Testy na obecność narkotyków w wojsku
Obowiązkowe testy na obecność narkotyków wprowadzono w jednostkach 16 Pomorskiej Dywizji Zmechanizowanej z Elbląga. Jak wyjaśnia dowódca dywizji generał Ryszard Sorokosz badanie żołnierzy spowodowane jest wzrostem w armii liczby osób zażywających narkotyki. Teraz co ósmy poborowy przyznaje się do odurzania się narkotykami.

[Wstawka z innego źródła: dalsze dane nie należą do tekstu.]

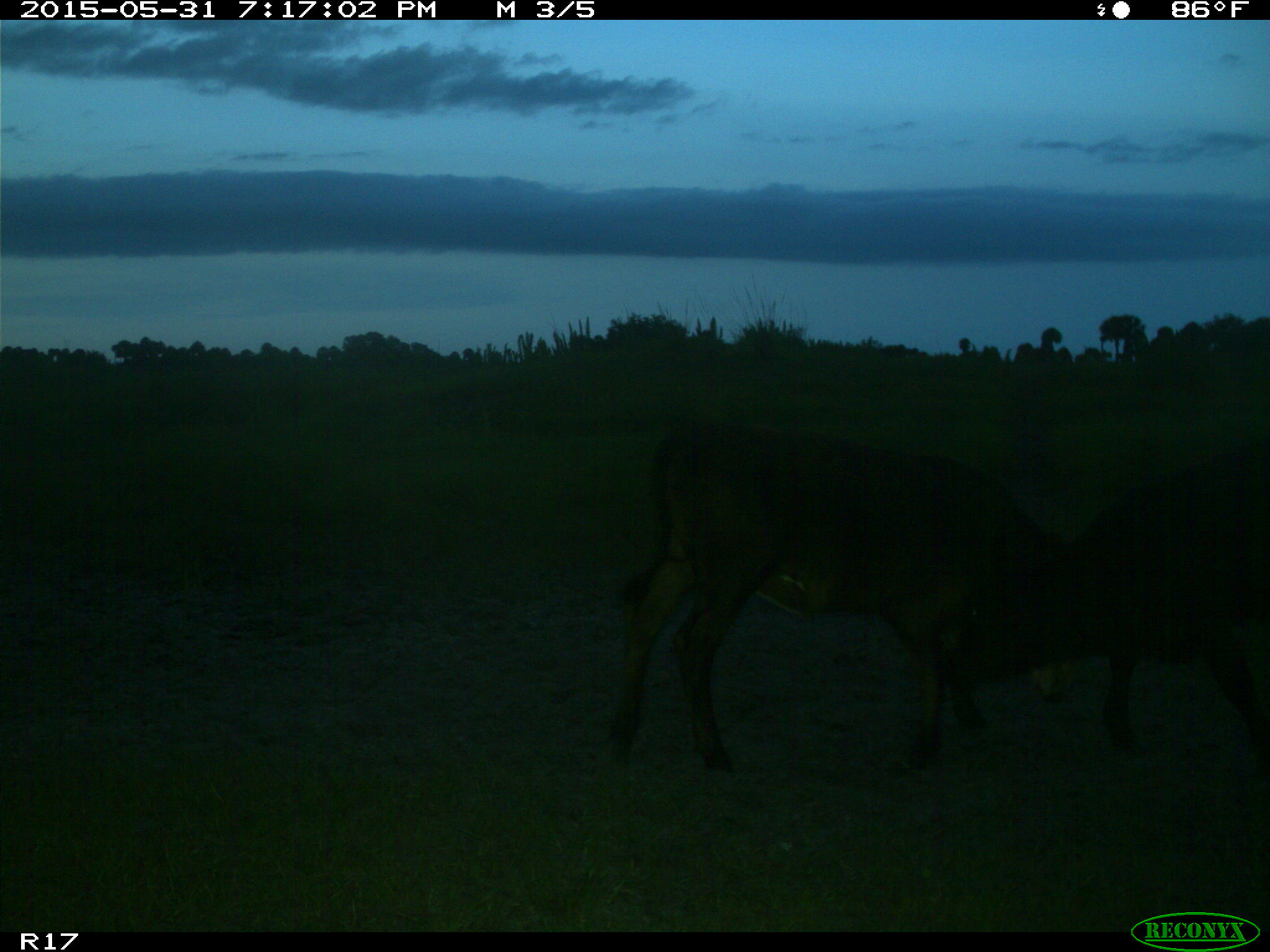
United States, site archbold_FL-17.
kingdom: Animalia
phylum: Chordata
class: Mammalia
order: Artiodactyla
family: Bovidae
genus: Bos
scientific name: Bos taurus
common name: domestic cow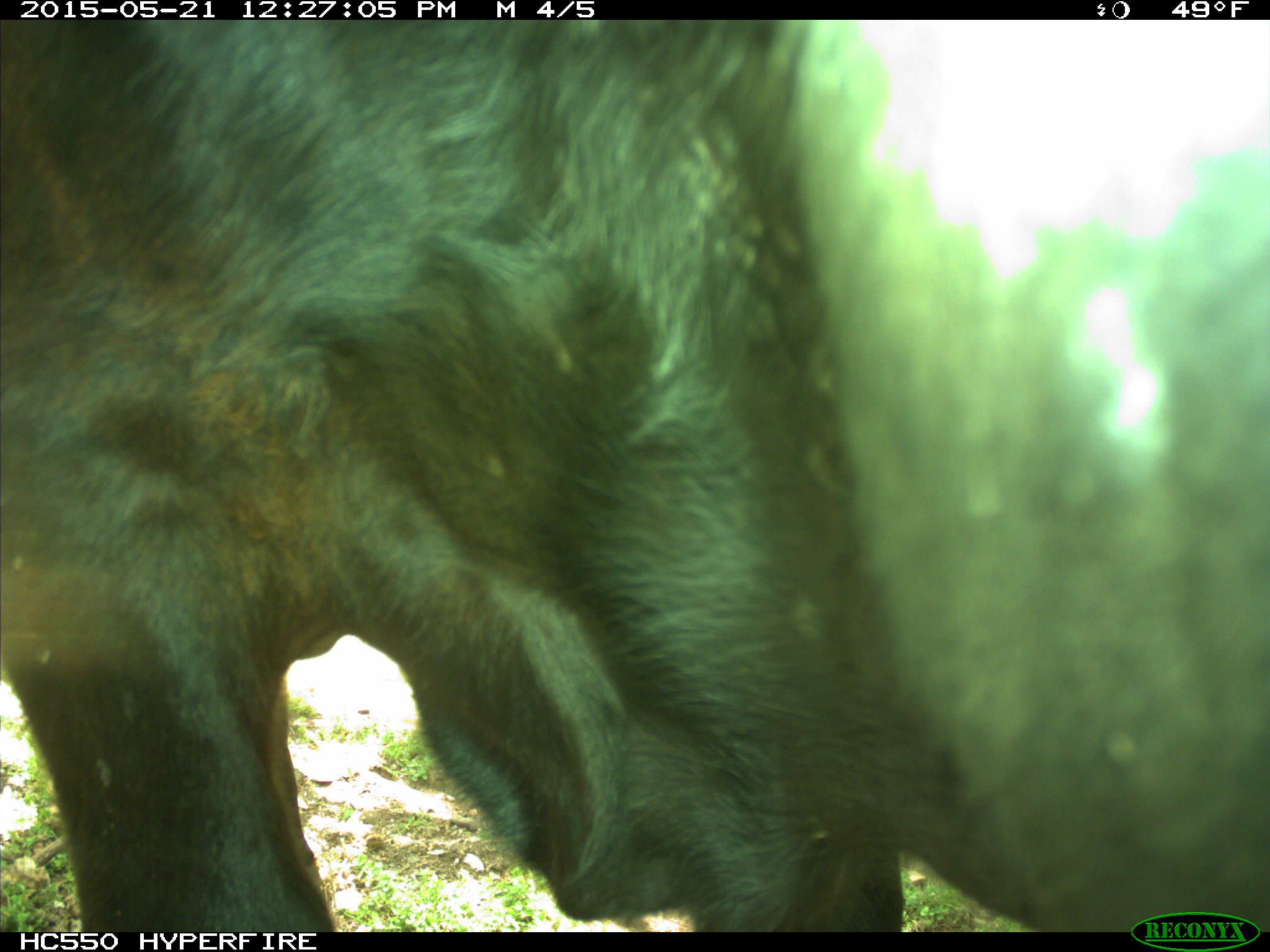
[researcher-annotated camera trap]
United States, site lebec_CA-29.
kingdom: Animalia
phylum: Chordata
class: Mammalia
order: Artiodactyla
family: Bovidae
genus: Bos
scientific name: Bos taurus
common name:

16.03.2006 | aktual.: 16.03.2006 13:46
U kilku poborowych podczas badania komisji wojskowej stwierdzono śladowe ilości narkotyku. Dlatego coraz częściej organizowane są w koszarach pogadanki. Prowadzą je oficerowie społeczno-wychowawczy, kapelani i psychoterapeuci - wyjaśnia generał Ryszard Sorokosz. Coraz częściej zapraszani są też specjaliści z cywilnych instytucji na co dzień zajmujący się tym problemem.
W każdej chwili żołnierze mogą być też poddani testom na obecność narkotyków. To konieczność, bo żołnierze dysponują bronią, prowadzą także ciężkie pojazdy, w tym wozy bojowe - dodaje generał Sorokosz. W ubiegłym roku na terenie jednostek 16 Pomorskiej Dywizji zatrzymano dwóch dilerów narkotyków.